> Work request: Taking the data below, please print only the lines from the line holding "- software fault-tolerance" to the line holding "2. Reflected waves received by geophones", inclusive, with pictures omitted.

(Dataset items)
########

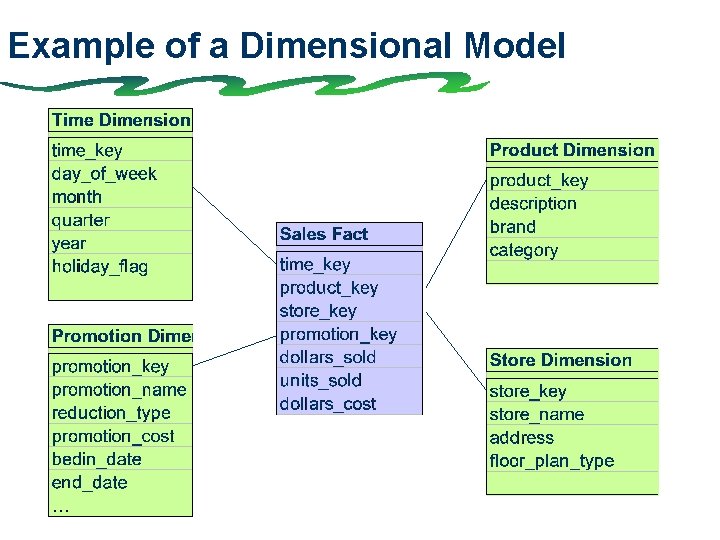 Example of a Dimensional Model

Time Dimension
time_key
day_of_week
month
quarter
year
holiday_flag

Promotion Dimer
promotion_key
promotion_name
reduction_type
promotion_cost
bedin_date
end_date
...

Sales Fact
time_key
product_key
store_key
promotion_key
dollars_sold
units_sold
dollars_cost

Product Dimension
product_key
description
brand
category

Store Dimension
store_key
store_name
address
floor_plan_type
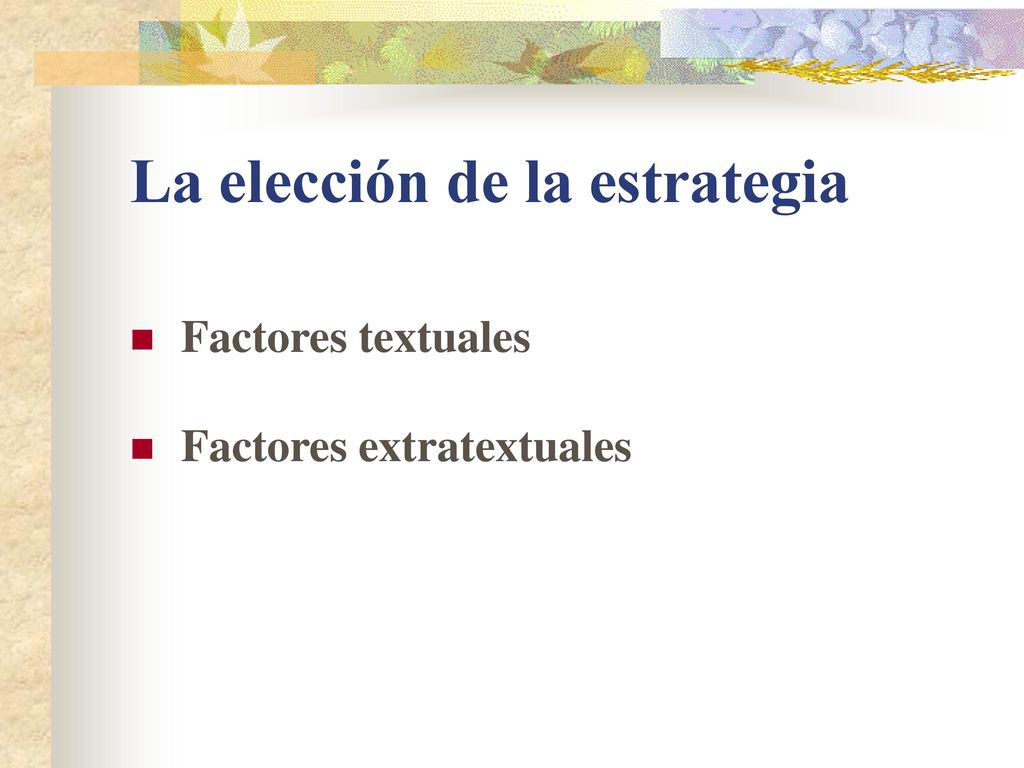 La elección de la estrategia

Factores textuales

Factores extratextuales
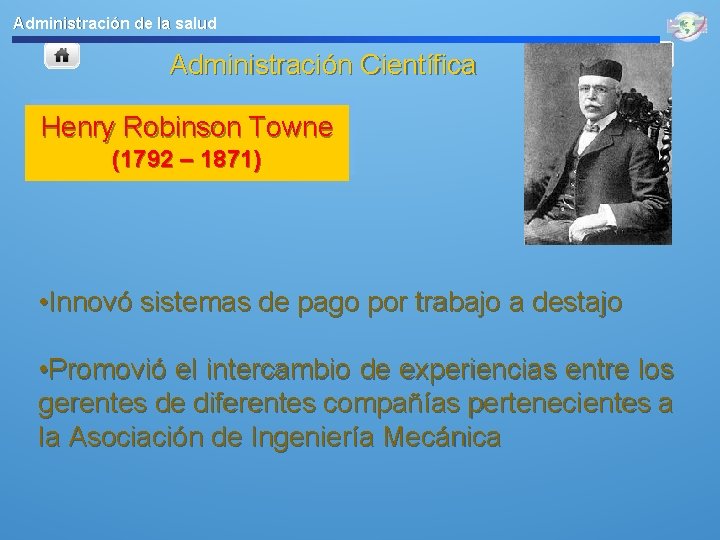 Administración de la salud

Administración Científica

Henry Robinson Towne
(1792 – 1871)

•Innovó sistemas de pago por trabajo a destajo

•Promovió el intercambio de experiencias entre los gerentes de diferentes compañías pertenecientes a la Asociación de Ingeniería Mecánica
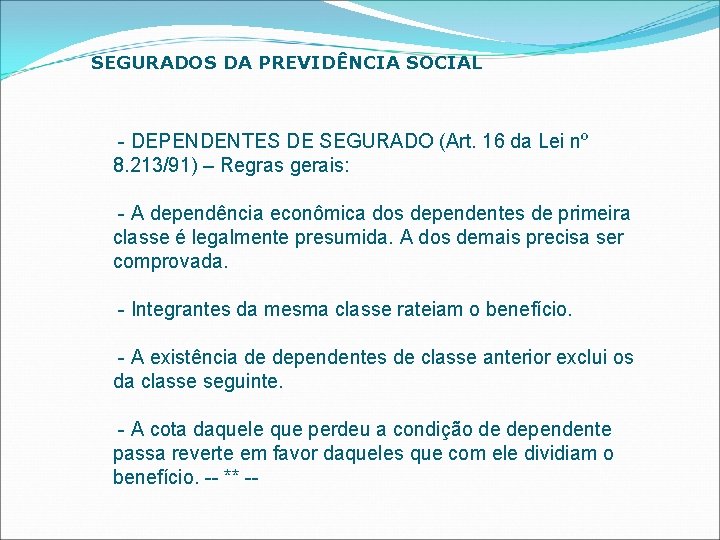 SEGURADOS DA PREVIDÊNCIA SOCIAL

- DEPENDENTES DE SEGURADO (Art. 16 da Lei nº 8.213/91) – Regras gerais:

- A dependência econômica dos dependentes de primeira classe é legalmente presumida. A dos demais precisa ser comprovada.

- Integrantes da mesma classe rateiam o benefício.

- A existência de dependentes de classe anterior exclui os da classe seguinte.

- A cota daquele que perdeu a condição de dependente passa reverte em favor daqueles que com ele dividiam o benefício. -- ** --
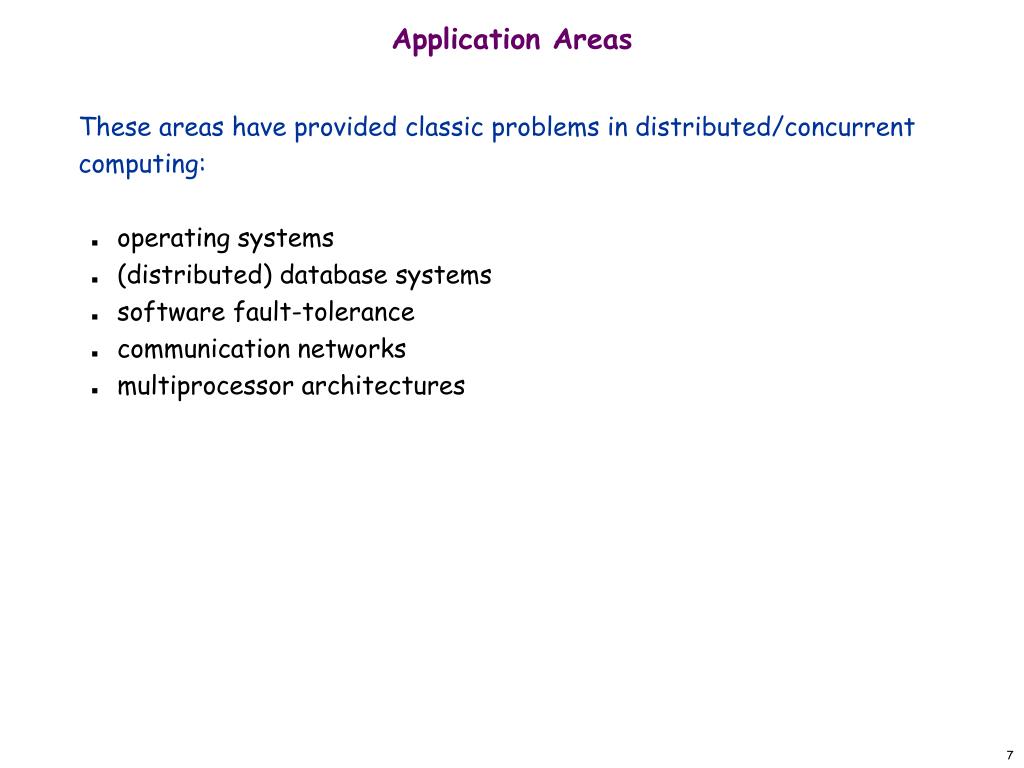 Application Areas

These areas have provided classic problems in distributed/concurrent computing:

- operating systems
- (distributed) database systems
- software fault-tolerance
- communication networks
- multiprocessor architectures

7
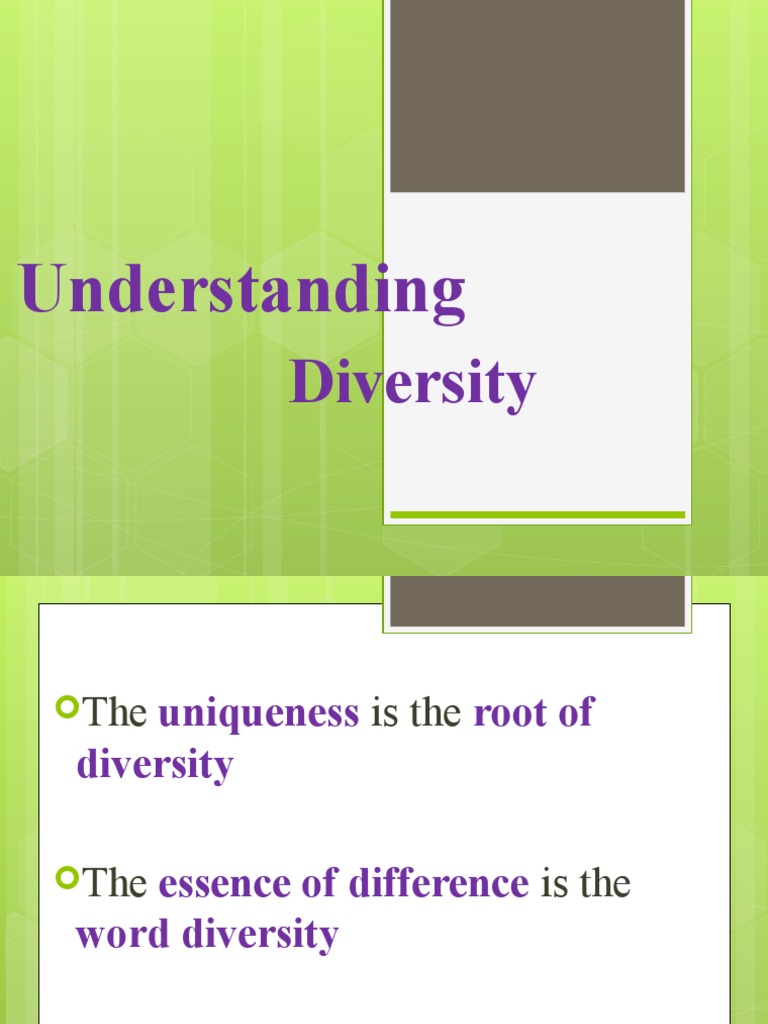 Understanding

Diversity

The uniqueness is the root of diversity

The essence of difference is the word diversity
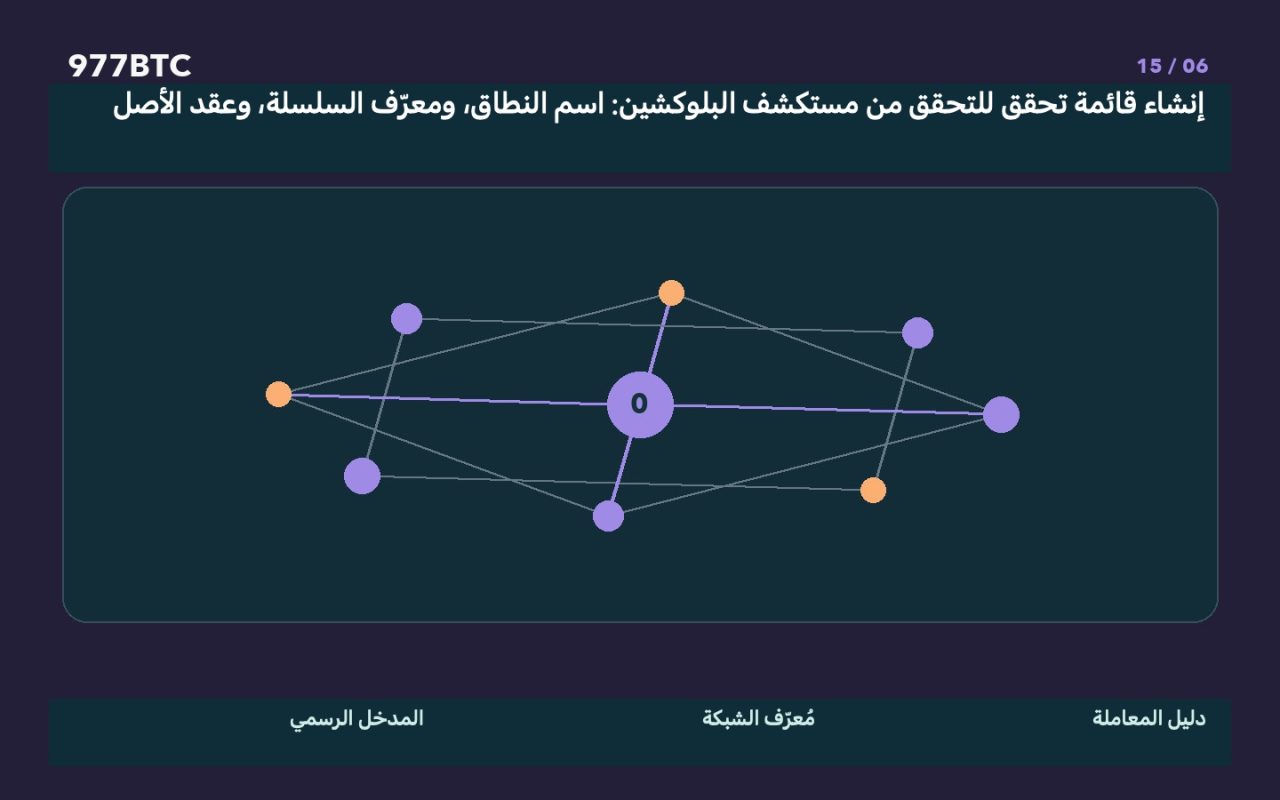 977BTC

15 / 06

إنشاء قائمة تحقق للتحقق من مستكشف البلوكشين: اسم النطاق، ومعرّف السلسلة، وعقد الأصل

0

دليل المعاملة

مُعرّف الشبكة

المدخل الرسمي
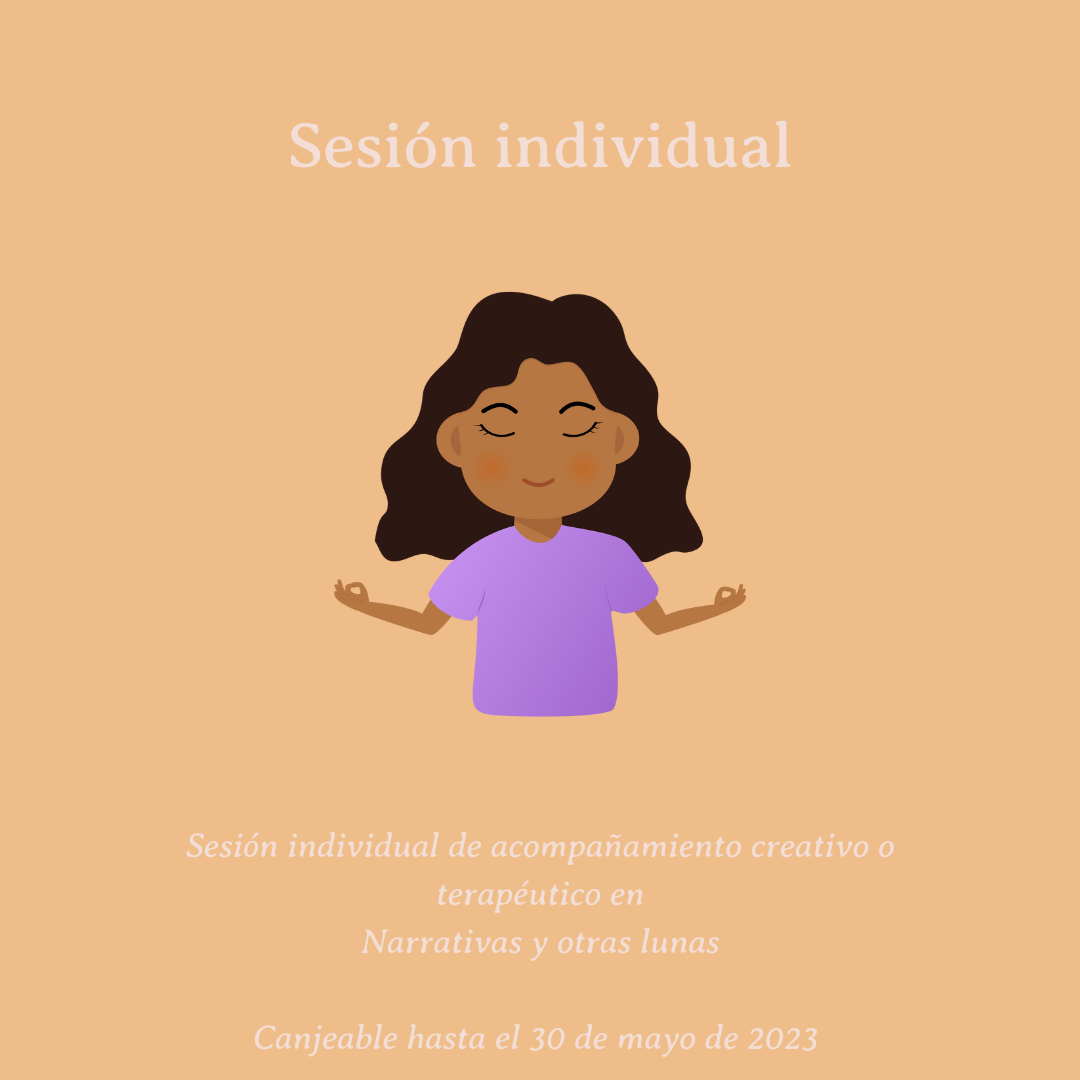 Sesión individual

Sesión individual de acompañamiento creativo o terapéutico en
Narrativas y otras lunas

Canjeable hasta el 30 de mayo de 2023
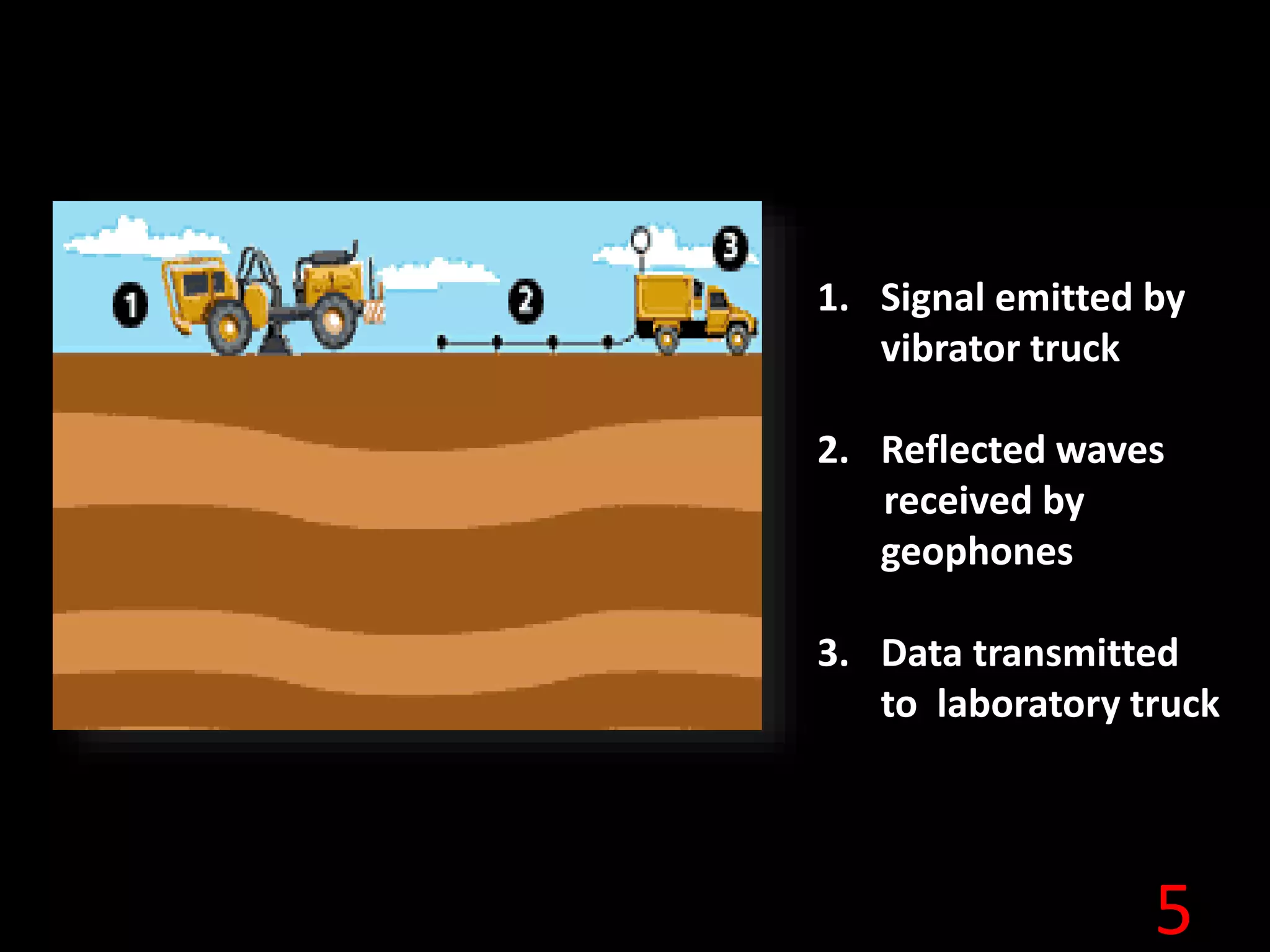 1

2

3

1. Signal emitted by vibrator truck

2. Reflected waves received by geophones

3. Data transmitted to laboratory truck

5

########

> Solution for this exercise:
- software fault-tolerance
- communication networks
- multiprocessor architectures

7
 Understanding

Diversity

The uniqueness is the root of diversity

The essence of difference is the word diversity
 977BTC

15 / 06

إنشاء قائمة تحقق للتحقق من مستكشف البلوكشين: اسم النطاق، ومعرّف السلسلة، وعقد الأصل

0

دليل المعاملة

مُعرّف الشبكة

المدخل الرسمي
 Sesión individual

Sesión individual de acompañamiento creativo o terapéutico en
Narrativas y otras lunas

Canjeable hasta el 30 de mayo de 2023
 1

2

3

1. Signal emitted by vibrator truck

2. Reflected waves received by geophones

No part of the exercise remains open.